Treatment centers like IBH often bill Medicaid for those costs, he said, and also receive funding from county addiction and mental health boards.
And then there’s the cost to medical examiners, first responders, families who have lost loved ones to overdoses and foster care systems taking care of the children who end up secondary victims of addiction.
“There’s no number they can come up with that’s going to meet the societal cost of what the opiate epidemic has meant to this state,” Wylly said.
Summit County Executive Ilene Shapiro wants to recoup money from the drug industry to continue fighting the crisis, she said in her August state of the county address.
“We did not anticipate being selected to carry the torch for hundreds of counties and thousands of communities across the country,” she said. “However, we have taken the challenge head on.”
Summit County alleges sales representatives from multiple opioid manufacturers made more than 900 visits to local prescribers over a two-and-a-half year period. Along with the visits came payments to prescribers, the suit claims — for travel, speaking, food.

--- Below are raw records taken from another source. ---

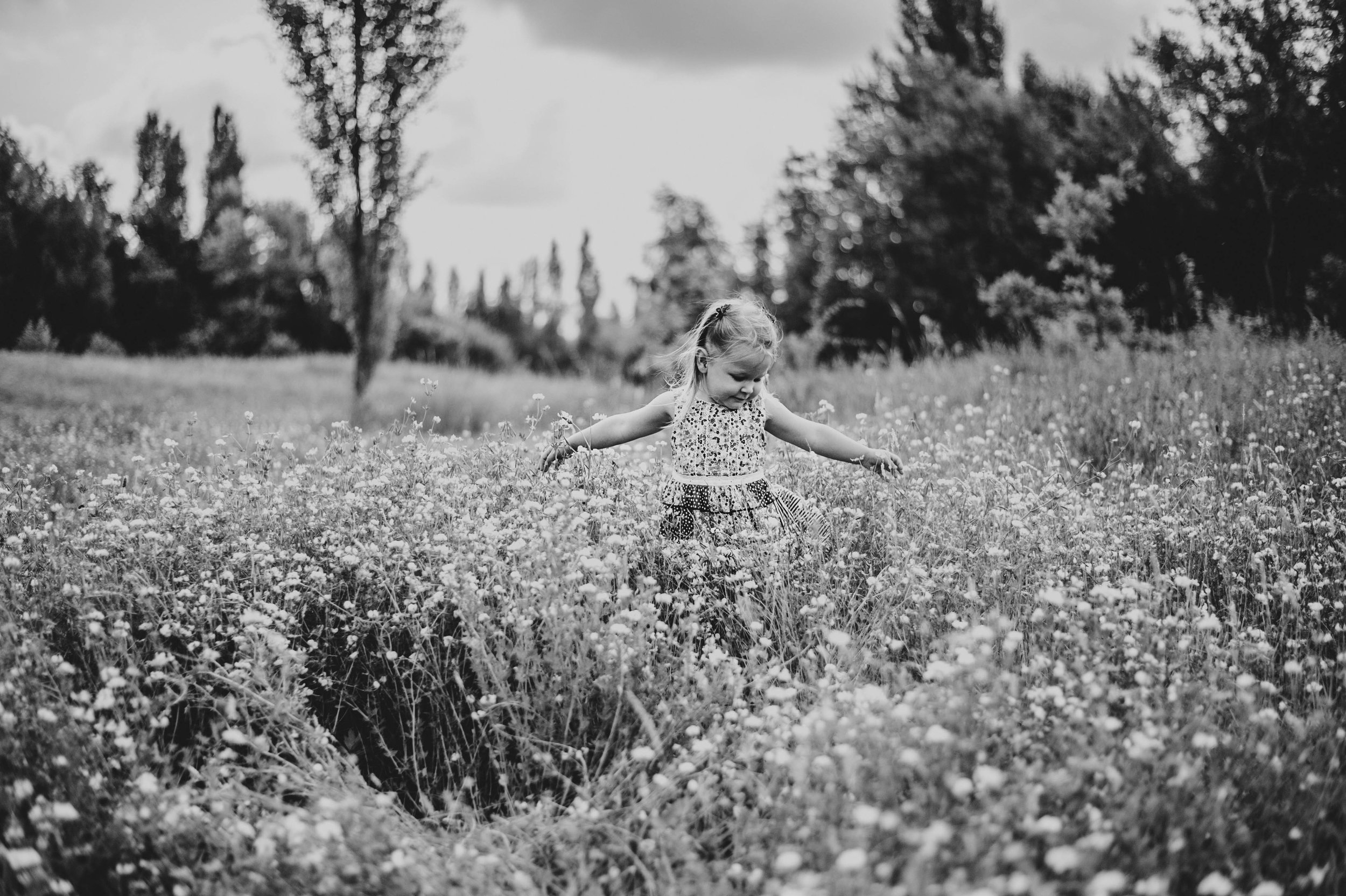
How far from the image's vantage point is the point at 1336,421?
542 cm

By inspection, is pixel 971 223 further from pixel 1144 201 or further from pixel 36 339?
pixel 36 339

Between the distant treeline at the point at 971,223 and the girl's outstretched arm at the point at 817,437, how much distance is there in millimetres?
5135

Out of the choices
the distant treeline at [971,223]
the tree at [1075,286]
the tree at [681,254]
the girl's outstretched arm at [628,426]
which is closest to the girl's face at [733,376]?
the girl's outstretched arm at [628,426]

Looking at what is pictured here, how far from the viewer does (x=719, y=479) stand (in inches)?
166

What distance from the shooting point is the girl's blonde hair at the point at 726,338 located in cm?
409

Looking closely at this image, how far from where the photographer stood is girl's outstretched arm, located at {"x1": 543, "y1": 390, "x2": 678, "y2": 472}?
4348 mm

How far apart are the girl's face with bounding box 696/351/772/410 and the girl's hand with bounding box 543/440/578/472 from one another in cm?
78

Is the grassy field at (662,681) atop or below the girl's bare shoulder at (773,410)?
below

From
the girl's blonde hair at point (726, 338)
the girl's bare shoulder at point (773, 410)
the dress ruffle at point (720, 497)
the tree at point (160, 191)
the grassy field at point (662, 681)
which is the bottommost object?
the grassy field at point (662, 681)

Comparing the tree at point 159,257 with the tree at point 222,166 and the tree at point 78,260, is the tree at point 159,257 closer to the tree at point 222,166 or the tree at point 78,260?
the tree at point 222,166

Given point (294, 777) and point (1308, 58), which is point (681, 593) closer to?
point (294, 777)

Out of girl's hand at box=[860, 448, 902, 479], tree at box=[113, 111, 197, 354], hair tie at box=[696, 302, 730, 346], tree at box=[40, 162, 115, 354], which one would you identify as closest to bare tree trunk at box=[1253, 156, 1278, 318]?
girl's hand at box=[860, 448, 902, 479]

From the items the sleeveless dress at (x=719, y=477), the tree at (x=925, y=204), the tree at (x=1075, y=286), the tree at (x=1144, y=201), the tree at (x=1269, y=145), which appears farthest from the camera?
the tree at (x=925, y=204)

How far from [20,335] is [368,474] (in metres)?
20.2
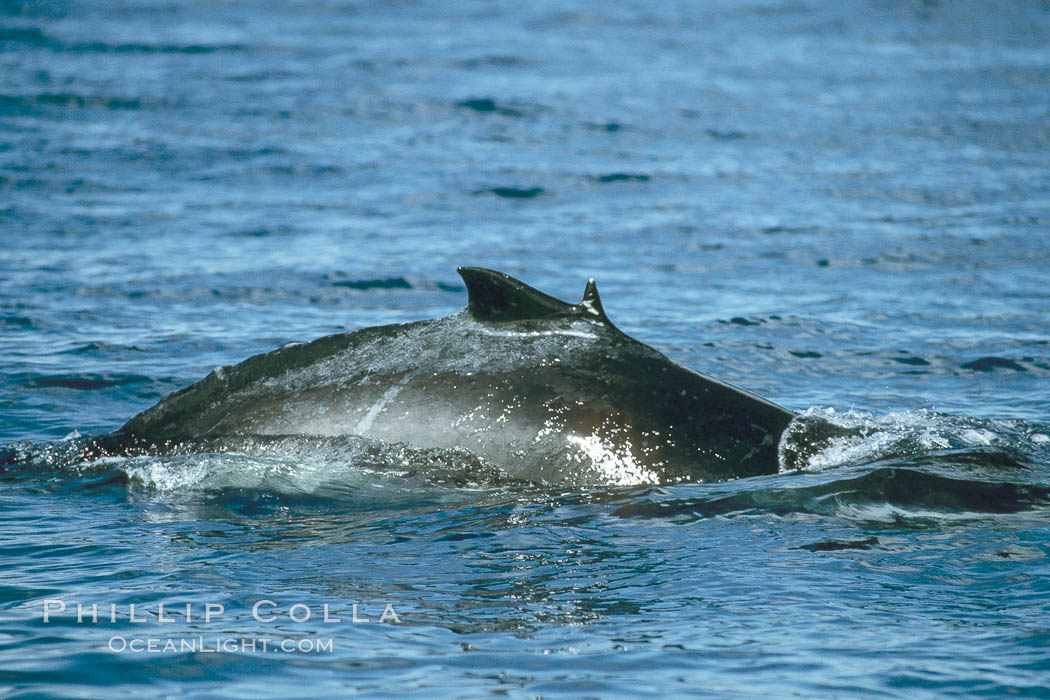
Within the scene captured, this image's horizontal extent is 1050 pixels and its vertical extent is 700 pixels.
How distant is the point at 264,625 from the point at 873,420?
13.5 feet

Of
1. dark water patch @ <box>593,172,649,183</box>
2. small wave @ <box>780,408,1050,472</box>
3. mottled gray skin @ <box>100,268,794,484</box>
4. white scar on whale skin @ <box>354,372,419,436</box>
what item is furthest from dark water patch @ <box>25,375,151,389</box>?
dark water patch @ <box>593,172,649,183</box>

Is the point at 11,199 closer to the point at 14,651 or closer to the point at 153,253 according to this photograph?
the point at 153,253

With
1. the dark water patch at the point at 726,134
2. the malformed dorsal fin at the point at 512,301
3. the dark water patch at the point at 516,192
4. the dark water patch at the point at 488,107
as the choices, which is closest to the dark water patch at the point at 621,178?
the dark water patch at the point at 516,192

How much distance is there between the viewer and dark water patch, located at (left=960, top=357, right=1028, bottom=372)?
10.5 m

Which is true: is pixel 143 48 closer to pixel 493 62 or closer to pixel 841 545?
pixel 493 62

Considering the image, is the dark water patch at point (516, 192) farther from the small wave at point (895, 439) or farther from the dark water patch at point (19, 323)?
the small wave at point (895, 439)

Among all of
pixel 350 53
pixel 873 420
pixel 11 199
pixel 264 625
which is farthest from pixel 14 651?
pixel 350 53

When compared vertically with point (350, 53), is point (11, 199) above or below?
below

Local governments also allege distributors failed to report suspiciously large or frequent opioid orders to federal authorities.
“The facts of the case are just incredibly strong. They’re devastating,” Case Western Reserve University professor Andrew Pollis said. “They demonstrate, really, a profit-driven desire to exploit the fact that opioids are inherently physically addictive.”
Drug companies deny the allegations against them. They argue plaintiffs can’t prove the opioid crisis was caused by particular manufacturers, rather than by people dealing illicit drugs.
Some drug makers have settled with Cuyahoga and Summit directly — allowing the firms to avoid the upcoming trial. Mallinckrodt agreed to a $24 million settlement. Endo settled for $11 million. Allergan settled for $5 million.
Pollis said the courts aren’t the best place to distribute money to counties. That job should be in the hands of policymakers, he says.
“But doing it willy-nilly, state by state, one case after another,” he said, “and then having these 50 states fight with their respective political subdivisions over how the money gets distributed or who’s entitled to recover it in the first place—that just seems absurd.”
U.S. District Judge Dan Polster has urged a settlement from the start of this case. But with many defendant companies still holding out, it’s likely that deciding who is responsible for the opioid crisis will be up to a jury.